FAT x Koha Apparel

FAT x Koha Apparel

by Charli Cox

Charli speaks to Kevin from FAT regarding basic human rights and the importance of moving and grooving.

In a few words, describe what Koha Apparel is?

A unique, beautiful community being afforded their basic human right - quality clothing.

We provide clean, quality clothing to those vulnerable & marginalised in our community. Koha promotes dignity and social inclusion, enabling opportunities to secure housing, employment and improving quality of life overall. 

Do you remember the moment that made you want to start Koha Apparel?

When I first moved to Tāmaki Makaurau, I volunteered at an op shop - it was here that I became increasingly aware of those who were not being afforded their basic right to warm & suitable clothing. Many in our community, particularly those experiencing homelessness, did not have adequate access to clothing - I knew this was something I could, and should, do something about. 

Clothing is a fundamental human right but, in reality, one that not all have equal access to. 

Tell us one successful story you have had with Koha Apparel.

There have been a few. I think the biggest success has been the way the community has welcomed us with open arms. You will never understand the feeling of warmth at a pop-up until you experience it for yourself. For me there is nothing quite like it. If we had to talk more specific stories, I often reflect on some of our Auckland Central regulars who I have known for 3 years now, over that time I've watched many recover from meth addiction and secure a whare for themselves. 

Tell us one embarrassing moment you’ve had with Koha Apparel.

Anytime I have to speak on camera, it’s not my strong point but apparently all that fun stuff comes with running Koha Apparel!

If I want to support you, what can I do?

Firstly, recognise and be aware of the statistics and lived experience of inequity in New Zealand - recognise your privilege. Then take tangible steps towards using your privilege to uplift others! In the context of Koha Apparel, you can come down and volunteer with us - head over to our website and register your interest - https://kohaapparel.com/pages/get-involved 

Continue to support Koha Apparel and other initiatives that tackle unsustainable practices, while also remaining critical of the systems that force these initiatives to exist in the first place.

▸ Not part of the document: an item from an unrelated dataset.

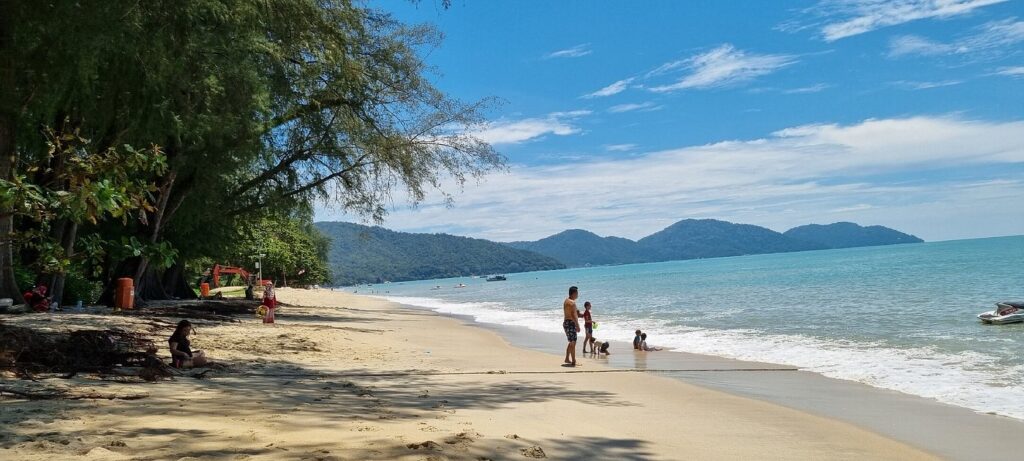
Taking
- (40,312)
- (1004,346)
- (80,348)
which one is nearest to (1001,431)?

Aim to make these services redundant because the need no longer exists, campaign for a better world like your life depends on it, because frankly, it does.  

What is your wish for Koha and all the volunteers in 2022?

I hope for the day we can all connect again on a bigger scale. Everyone that turns up is fuelled by a passion for connection and giving. It's why we turn up every week. I hope we can continue to reach more people and shine a bigger light on the inequity that litters New Zealand. Overall, I hope we can protect people from the bitter cold of the night, restore the dignity that should never have been stripped away from them and move closer towards our services being unneeded. 

What advice can you give to people to reduce their clothing consumption?

Think before you buy. Ask yourself a couple of simple questions. How often can I wear this item? Will its resale value hold, or not? Is it versatile? Donating clothing is not the answer, donating clothing doesn’t mean it leaves this planet and in some cases donating clothing doesn’t always prolong the garments life. It all starts with how you purchase, the brands you support, go out of your way to repair your garments and explore with what you already have. We as consumers have a level of accountability to uphold, but brands need to do the tough mahi here too. 

Sadly, you‘ve never been too FAT before, but have heard about us. What does it represent to you?

It is more than a workout located within concrete pillars! You’ve created a community within FAT. Community is what people turn up for these days, we all need it. 

From 1 to 10, how excited are you to participate in the FAT GIVE BACK class on Friday?

An 11. Kevin is a great friend of mine, and I am almost embarrassed I have never been to a FAT class.

How important is movement for you?

People often ask me how I look after myself, and one of the many ways I do this is moving. Mentally I feel strong when I have taken time for myself, it keeps me sane. I feel ready for my mahi once I have had that hour of Charli time in the morning and feel I can let go of my mahi during meditation in the evenings.